Calvin assigned another Latin label to this third element in saving faith: fiducia. It may remind you of the English word fiduciary, which speaks to trust that is placed in someone. When I was in the banking world, we were told over and over that we had a fiduciary responsibility to take care of people's money that they had entrusted to us. When Paul says we are to call he is talking about acting on our belief by trusting, or better, entrusting our lives to Christ on the basis of the truth we have heard and believed.

Maybe an old illustration will help. I'm not sure this is a true story even though generations of preachers have told it as though it were, but here goes: It seems there was a man who stretched a tight rope across part of Niagra Falls. He preceded to walk across that tight rope and began to draw a crowd. First he walked across with a long balancing pole. Then he pushed a wheelbarrow across, and back. Finally, he put a wine barrel in the wheelbarrow and made the trip across and back. By now the crowd was swelling and cheering him on. He came down from the tight rope and stood up on the barrel to address the crowd. "How many of you, having watched me make several successful trips across and back, think I could put a man in the wheelbarrow and make the trip again safely?" Immediately hundred of hands went up. "So ... who wants to be first?" His question was treated with profound silence. 

What this illustrates is mere intellectual belief is not the same as trust. Many believed in his ability, but no one was willing to entrust their life to the man on the basis of what was believed. 

So, if we take what we've learned and head back to Acts 16:31, we can see Paul's answer to the Philippian jailer in a different light. And if we look closely, we can see what kind of belief Paul was talking about when he said "believe in the Lord Jesus and you will be saved." 

The key word here is not believe but Lord as defining the position the Philippian jailer was to have in relationship to Jesus. He needed to see him as Lord, as master, as the One in charge of his life, and willingly and joyfully entrust his life to this Lord Jesus. What we find then, is the faith that brings us into right relationship with almighty God is more than intellectual agreement to the facts about Jesus. It includes our heart's willingness to entrust our lives to Jesus on the basis of God's promise to accept and forgive us because of what Jesus Christ has accomplished. 

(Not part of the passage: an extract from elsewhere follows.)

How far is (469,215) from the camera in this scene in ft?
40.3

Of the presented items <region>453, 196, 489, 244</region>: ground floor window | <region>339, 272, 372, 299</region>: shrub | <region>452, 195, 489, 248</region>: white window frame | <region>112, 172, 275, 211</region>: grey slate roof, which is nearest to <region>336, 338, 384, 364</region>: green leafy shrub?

So, how do we answer the question? Is believing in Jesus enough? We've learned that we simply have to define the belief we're talking about. If it is intellectual acceptance of some facts regarding Jesus, then no, for even the demons believe on that level. But if it is the willing entrustment of the life to Jesus on the basis of belief in the message of the Gospel, then yes, that is saving faith.

One further point needs to be made as well. We sometimes think that saving faith originates completely in the human heart and mind. But actually Scripture is clear that is is a "gift of God" according to Ephesians 2:8. It is "not your own doing" Paul goes on to explain there. This means true, saving faith, given by God and exercised by the sinner's heart, will always succeed in securing a  place in the family of God, for it is God that has initiated it in the first place. That is the beauty of God's grace, and the very foundation of our confidence that the Gospel we carry will transform the lives of all who believe.